Schools without rules: Last year a Sentinel investigation found that Florida applies minimal oversight to almost 2,000 private schools paid nearly $1 billion a year through state scholarship programs to educate 140,000 lower-income and special-needs students. Sentinel reporters documented that some private schools in the programs had hired teachers with criminal records and without college degrees, and had falsified fire or health inspections. Legislators passed a massive education bill that launched another scholarship program for the victims of public-school bullies. The bill included provisions to make it harder for private schools to hide criminal convictions of school owners or forge inspections, but left out a proposal from Republican Sen. David Simmons of Altamonte Springs to require the schools to hire teachers with college degrees. C.

Criminal-justice reform: Florida wastes mountains of taxpayer dollars sentencing nonviolent criminals to lengthy terms in state prisons.
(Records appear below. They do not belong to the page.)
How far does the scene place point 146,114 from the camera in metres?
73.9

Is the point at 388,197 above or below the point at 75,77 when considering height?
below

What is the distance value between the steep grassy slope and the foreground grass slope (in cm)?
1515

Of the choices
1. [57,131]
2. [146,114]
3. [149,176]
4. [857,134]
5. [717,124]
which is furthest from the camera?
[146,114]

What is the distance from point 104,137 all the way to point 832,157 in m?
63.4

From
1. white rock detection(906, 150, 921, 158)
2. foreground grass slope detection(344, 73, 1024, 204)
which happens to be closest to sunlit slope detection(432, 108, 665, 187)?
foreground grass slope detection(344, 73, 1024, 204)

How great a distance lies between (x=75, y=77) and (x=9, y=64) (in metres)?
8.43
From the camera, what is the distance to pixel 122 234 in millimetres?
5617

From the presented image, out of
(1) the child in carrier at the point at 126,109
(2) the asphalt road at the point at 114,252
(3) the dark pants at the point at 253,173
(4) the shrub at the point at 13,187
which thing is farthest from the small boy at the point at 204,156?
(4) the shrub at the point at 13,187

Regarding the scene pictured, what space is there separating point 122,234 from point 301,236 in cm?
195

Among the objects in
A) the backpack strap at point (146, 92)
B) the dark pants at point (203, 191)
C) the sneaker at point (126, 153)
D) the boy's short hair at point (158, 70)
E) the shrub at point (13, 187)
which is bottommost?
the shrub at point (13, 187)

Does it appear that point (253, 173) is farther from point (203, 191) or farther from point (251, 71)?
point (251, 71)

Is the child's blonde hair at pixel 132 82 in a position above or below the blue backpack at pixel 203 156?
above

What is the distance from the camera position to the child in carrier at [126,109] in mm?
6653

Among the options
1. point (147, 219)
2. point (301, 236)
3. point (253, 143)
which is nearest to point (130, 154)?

Bills to raise the low monetary threshold for felony theft, relax mandatory minimum sentences and reform the bail system got serious consideration this year but fell short of passage; there is hope for each next year. Legislators did succeed in creating a new civil citation option for adults as an alternative to arrests for minor crimes, and required that each county adopt a pre-arrest diversion program for juveniles. And in response to documented racial disparities in the justice system, legislators authorized a landmark transparency initiative to reveal to the public the race, as well as the age, of every defendant at every step in the criminal-justice process. B.

Home rule: Legislators didn’t end up encroaching on the authority of county and city governments this year, but it wasn’t for lack of trying. Bills or amendments were introduced to pre-empt local vacation-rental regulations, dictate local election days, phase out community redevelopment agencies, preclude any local controls on tree trimming and removal, overrule local growth plans and bar a wide range of local business regulations. They all failed, which means there were enough sensible legislators pushing back. If this grade were strictly based on results, rather than intent, legislators would get an A. But that wouldn’t be telling the whole story. C.